И она принялась демонстрировать мне одну за другой красоты этого сооружения.
Так мы дошли до ее комнаты. Каролина пребывала во власти того крайнего нервного напряжения, какое у нее обыкновенно разрешалось истерикой. Она шла очень быстрым шагом, словно хотела согласовать свои движения с той бурей, что бушевала в ее сердце, и тем поневоле выдавала свое истинное душевное состояние.
Войдя в комнату, она вдруг застыла, неподвижно устремив свой взгляд на каминные часы.
Они показывали четыре.
В тот же миг она услышала некий звук, что-то вроде шипения, обычно предшествующего бою часов. Время приподняло свою косу, словно готовясь нанести удар, и колокольчик четырежды вздрогнул под ударами стального молоточка.
Предосторожность, принятая королевой накануне, когда она остановила часы, теперь уже стала бесполезной, но — странное дело — именно в то мгновение, когда королева вошла к себе, часы пробили тот самый роковой час, который она попыталась отсрочить.
А дело было просто в том, что, когда Каролина вышла из комнаты, чтобы вместе со мной сесть в карету, лакей, заглянув в покои, увидел, что часы стоят, завел их и поставил на нужное время. Вот и все чудо.
Однако, прежде чем королева успела объяснить все это себе, она была так потрясена, что, если бы я не успела поддержать ее, думаю, она бы рухнула на ковер.
Я хотела позвонить, но она меня удержала.
— О нет, — произнесла она, — у меня могут быть минуты слабости, но никому не следует знать об этом. Однако, поскольку маловероятно, чтобы Господь нашел забавным сотворить чудо ради этой троицы жалких якобинцев, я хочу понять, что за странность произошла с часами. Помоги мне лечь, а потом справься об этом.
Я довела королеву до кровати; не раздевшись, она бросилась на нее, а я отправилась расспросить слуг.
Тут-то лакей и рассказал мне, как он увидел, что часы остановились; решив, что это произошло случайно, он счел своим долгом завести их и поставить на точное время.
Тотчас возвратившись к королеве, я поделилась с ней этим объяснением.
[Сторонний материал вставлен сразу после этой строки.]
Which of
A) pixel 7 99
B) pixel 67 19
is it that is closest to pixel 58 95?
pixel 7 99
Ее лицо прояснилось, она отерла пот со лба и попыталась улыбнуться. Но лицевые мускулы застыли в напряжении и отказывались принять более мягкое выражение.
— В конце концов, — сказала она, глядя на часы, показывавшие теперь половину пятого, — теперь со всем этим, должно быть, покончено. Неаполь нуждался в суровом уроке, и он его получил.
Я молчала.
— Ты со мной не согласна? — спросила она.
— Увы, государыня, — отвечала я, — позвольте мне не иметь собственного суждения об этих ужасных вещах, где речь идет о жизни и смерти. Я рождена слишком далеко от тех, кому Господь дал право распоряжаться судьбами других, чтобы вникать в столь трудные вопросы. Я всего лишь женщина, следовательно, существо слабое и сострадательное, и должна признаться, мне бы очень хотелось, чтобы эти часы показывали не время казни, а время помилования.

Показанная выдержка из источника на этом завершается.